Long-term contracts can save time and money

As expectations for extravagant meetings balloon and budgets shrink, event professionals need to wring every drop of value they can out of their resources. One of the biggest expenses is always venue, so we asked the experts for their secrets to make every penny count when partnering with properties. No surprise, just about everything is open to negotiation if you know how to ask.

Go Long

Long-term contracts—think three, five or even 10 years—can save you money, especially if you book during a hotel or resort’s slower times. How much in savings? “A three-year contract can mean a 10 percent savings,” says John Berglund, CEO of Mira Smart Conferencing, a management software firm in Clayton, Missouri.

At first blush, the idea of signing on the dotted line for multiple years seems daunting. What if you’re not happy with your choice? What if a better idea comes along? Not to worry. With a careful eye to the details, a multiyear contract can be your friend. Just insert a clause in the contract that allows you to end the relationship under these three circumstances.

  • Material breach: If the venue doesn’t live up to its contractual commitments
  • Force majeure: Fire, flood or other disaster beyond the control of the provider
  • Discretionary: Stipulate that you need to be able to terminate with at least 30 days’ notice; often this is couched as within 30 days after the conclusion of your most recent meeting. It’s also expected that you pay any charges or fees incurred prior to the termination. It’s best practice to specifically reserve the right to cancel if the hotel or resort changes ownership, brand or star rating.

For your protection, include a requirement in the contract that calls for a standard on-site inspection leading up to each date. That way if something changes at the property, you can have it addressed or, worst-case scenario, call it off.

In return for signing a multiyear deal, you should be able to lock in the room rate (or small yearly increase), plus value-added items such as room upgrades for your executives and yourself, little or no attrition costs, F&B price breaks and free internet or audiovisual support.

Don’t be afraid to get creative in your requests, knowing that a hotel’s main goals are to predict business and increase occupancy rate.

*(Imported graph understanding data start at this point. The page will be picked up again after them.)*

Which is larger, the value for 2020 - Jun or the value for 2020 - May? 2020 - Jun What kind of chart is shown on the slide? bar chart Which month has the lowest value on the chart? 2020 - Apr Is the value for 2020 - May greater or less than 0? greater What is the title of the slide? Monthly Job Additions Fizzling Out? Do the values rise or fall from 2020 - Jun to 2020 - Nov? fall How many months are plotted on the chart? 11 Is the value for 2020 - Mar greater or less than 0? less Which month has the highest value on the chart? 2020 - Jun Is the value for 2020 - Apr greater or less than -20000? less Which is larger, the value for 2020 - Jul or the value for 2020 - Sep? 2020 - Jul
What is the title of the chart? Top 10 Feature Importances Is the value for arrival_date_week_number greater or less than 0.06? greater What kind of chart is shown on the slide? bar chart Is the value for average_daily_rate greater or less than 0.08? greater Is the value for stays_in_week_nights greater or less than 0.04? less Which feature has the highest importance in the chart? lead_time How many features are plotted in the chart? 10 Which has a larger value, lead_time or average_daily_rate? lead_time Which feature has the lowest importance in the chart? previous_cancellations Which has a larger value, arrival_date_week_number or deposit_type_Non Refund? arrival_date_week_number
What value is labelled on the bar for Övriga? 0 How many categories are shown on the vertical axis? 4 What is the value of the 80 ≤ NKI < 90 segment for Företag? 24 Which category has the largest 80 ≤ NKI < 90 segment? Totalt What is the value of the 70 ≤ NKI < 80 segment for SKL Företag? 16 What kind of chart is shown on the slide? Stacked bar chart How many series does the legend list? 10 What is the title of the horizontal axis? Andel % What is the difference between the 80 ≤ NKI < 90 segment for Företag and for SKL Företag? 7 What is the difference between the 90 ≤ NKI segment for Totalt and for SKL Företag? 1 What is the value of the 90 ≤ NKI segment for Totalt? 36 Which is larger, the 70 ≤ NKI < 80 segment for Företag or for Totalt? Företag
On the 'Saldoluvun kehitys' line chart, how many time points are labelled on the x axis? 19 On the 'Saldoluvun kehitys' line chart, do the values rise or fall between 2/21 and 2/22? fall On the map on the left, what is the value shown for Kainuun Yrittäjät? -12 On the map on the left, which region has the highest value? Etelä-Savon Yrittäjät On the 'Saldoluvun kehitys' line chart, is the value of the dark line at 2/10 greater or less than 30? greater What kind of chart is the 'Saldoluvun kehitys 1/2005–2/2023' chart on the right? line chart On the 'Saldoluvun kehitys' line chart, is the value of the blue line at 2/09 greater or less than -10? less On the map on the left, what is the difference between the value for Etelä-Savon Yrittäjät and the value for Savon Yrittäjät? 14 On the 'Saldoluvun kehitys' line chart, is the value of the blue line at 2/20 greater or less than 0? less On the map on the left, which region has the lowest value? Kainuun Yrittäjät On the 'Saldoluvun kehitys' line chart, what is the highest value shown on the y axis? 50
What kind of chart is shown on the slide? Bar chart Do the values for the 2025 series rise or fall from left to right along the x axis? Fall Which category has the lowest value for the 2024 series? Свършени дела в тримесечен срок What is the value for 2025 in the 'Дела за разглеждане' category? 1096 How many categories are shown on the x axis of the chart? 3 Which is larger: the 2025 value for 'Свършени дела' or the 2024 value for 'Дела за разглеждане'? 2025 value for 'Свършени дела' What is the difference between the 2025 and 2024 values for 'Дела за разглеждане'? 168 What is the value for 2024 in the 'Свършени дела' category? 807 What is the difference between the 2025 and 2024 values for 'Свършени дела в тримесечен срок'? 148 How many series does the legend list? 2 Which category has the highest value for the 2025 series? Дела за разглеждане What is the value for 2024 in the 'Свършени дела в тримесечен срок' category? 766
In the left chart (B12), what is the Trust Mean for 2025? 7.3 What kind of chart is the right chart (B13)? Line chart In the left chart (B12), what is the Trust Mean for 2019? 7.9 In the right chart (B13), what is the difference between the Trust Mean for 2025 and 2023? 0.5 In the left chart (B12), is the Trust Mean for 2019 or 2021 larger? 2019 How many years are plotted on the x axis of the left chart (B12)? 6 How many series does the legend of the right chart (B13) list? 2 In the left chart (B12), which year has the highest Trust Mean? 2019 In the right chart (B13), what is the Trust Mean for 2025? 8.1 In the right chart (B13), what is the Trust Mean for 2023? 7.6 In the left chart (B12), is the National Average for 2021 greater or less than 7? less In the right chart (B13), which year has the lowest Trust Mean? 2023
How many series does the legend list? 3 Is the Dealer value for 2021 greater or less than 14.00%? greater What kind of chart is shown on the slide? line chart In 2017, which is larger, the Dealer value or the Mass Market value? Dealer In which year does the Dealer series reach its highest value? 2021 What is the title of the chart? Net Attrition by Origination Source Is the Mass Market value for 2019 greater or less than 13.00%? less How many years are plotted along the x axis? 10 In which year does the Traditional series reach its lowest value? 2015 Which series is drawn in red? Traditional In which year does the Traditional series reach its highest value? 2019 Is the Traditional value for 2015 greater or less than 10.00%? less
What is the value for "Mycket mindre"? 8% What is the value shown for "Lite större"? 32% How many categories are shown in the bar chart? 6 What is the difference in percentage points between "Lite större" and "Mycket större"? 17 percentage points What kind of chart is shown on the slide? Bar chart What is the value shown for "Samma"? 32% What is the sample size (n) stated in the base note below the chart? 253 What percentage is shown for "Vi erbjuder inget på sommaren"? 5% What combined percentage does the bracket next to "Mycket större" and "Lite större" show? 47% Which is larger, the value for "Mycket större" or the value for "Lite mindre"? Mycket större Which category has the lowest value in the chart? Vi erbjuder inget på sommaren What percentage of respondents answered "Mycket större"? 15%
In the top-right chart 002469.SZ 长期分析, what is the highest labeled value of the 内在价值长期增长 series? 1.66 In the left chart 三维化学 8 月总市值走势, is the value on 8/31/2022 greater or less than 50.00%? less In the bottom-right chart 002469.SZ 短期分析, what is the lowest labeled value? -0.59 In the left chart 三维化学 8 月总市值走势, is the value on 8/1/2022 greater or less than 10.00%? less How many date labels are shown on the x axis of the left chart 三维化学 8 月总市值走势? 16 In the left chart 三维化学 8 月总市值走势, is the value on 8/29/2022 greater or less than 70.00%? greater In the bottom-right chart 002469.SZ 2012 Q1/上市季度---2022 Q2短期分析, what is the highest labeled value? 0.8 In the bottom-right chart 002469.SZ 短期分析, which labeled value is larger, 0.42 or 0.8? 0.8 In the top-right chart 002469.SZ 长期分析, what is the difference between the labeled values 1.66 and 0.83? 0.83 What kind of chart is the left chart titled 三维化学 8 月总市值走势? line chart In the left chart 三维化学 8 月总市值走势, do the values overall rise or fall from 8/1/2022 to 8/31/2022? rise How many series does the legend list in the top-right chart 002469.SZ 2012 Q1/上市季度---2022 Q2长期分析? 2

Remember: The larger the sleeping room block, the greater your leverage to win concessions.

The benefits are not limited to cost savings. “There is a great deal of time and effort that goes into the first year,” Berglund says. On both sides, the second time around and beyond should be easier, and the relationships already formed can be built upon.

The Disappearing Fee Trick

One emerging negotiating point is the applicability of new fees. It turns out that what started in Vegas didn’t stay in Vegas. The resort fee—a daily charge tacked onto a hotel or resort room rate for services guests may or may not want—began there about eight years ago. More recently, “urban fees” at nonresorts for everything from internet service to “free drinks” have started to pop up, followed by early/late check in, baggage storage or administrative fees to restock the minibar. Last year, the U.S. hotel market collected an estimated $2.7 billion for all manner of fees and surcharges, according to Bjorn Hanson, clinical professor at New York University Preston Robert Tisch Center for Hospitality and Tourism.

These are not set in stone. In fact, Lauren Wolfe, a lawyer who publishes the website killresortfees.com, suggests addressing these items during negotiations so that attendees aren’t surprised by a charge they didn’t expect. “Even if a hotel has no resort or urban fees currently, I would put it in writing in the contract, so that there is no potential issue in the future,” she says.

Jeff Kear, co-founder of Planning Pod, an event management and facility management software platform, suggests a line in the contract that essentially says, “The vendor is required to disclose all fees and charges when negotiating room rates, minimum requirements and amenities for meetings.” That way, your guests are not contractually bound to pay such fees and can simply charge them back if they are assessed without written approval.

The Bottom Line

Never, ever accept the hotel’s first offer, say the experts. By negotiating for things that add value or save time, planners can forge partnerships that help everyone reach their goals.